Google's Chromebook platform performed better than expected in 2013.
The cheap notebooks running Chrome OS, priced around $200, now claim 21 per cent of all notebook sales, according to research group NDP.
The rise came in 2013. Chrome OS made up 0.2 per cent of the computer and tablet market last year, but as of November, it is now 10 per cent. With Christmas sales set to be tallied early next year, the number is expected to rise even further.
Chromebooks can be seen as a great option for first time computer users or the market that don't need the power of Windows and full-spec'd Intel machine - notebooks that once dominated the market. Essentially, a Chromebook allows a user to access the Internet on the cheap.
As Chromebooks hit more stores and are talked up in the media, the attraction among customers is increasing.
"We think that the top line reason for this happening is that the PC market is in the throes of pretty significant change," NPD analyst Stephen Baker said in July. "A few years ago, basically everything had to be Wintel products, but that's changed and consumers have changed along with it."

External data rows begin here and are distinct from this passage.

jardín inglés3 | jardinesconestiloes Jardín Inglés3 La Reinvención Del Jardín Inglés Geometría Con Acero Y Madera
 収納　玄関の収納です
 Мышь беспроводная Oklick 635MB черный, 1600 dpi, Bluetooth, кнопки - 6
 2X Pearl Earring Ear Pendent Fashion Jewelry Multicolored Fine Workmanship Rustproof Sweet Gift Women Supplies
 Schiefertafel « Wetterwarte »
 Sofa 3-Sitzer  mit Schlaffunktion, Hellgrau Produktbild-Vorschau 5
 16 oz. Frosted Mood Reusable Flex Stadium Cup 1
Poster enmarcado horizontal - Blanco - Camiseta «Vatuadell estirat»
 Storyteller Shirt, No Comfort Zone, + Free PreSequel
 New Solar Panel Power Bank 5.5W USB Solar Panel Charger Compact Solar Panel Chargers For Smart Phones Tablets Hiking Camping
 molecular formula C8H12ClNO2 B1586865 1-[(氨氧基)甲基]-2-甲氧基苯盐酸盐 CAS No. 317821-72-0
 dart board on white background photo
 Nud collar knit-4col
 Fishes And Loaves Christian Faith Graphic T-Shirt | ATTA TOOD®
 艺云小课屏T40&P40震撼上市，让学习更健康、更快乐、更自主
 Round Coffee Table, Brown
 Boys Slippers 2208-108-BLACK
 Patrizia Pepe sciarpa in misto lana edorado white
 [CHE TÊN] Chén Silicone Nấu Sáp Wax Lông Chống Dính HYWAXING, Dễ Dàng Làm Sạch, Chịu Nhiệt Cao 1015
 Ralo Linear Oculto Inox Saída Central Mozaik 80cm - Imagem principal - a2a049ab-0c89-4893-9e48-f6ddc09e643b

Amazon saw the popularity of Chromebooks during the Christmas shopping season. Friday the company said the Samsung Chromebook and Acer Chromebook were the first and third most popular laptops sold during the holiday season, with Asus' Transformer notebook running Windows falling in between.
The Consumer Electronics Show in early January is typically a hot destination for new Chromebooks. Asus' roadmap in 2014 has indicated it will launch a Chromebook, presumably at the trade show. Asus CEO Shen said the company wanted to broaden its reach outside the realm of Windows-based laptop.
Traditional Chromebook players like Acer, Samsung and HP may unveil new machines as well, to kick off the Chromebook platform in 2014.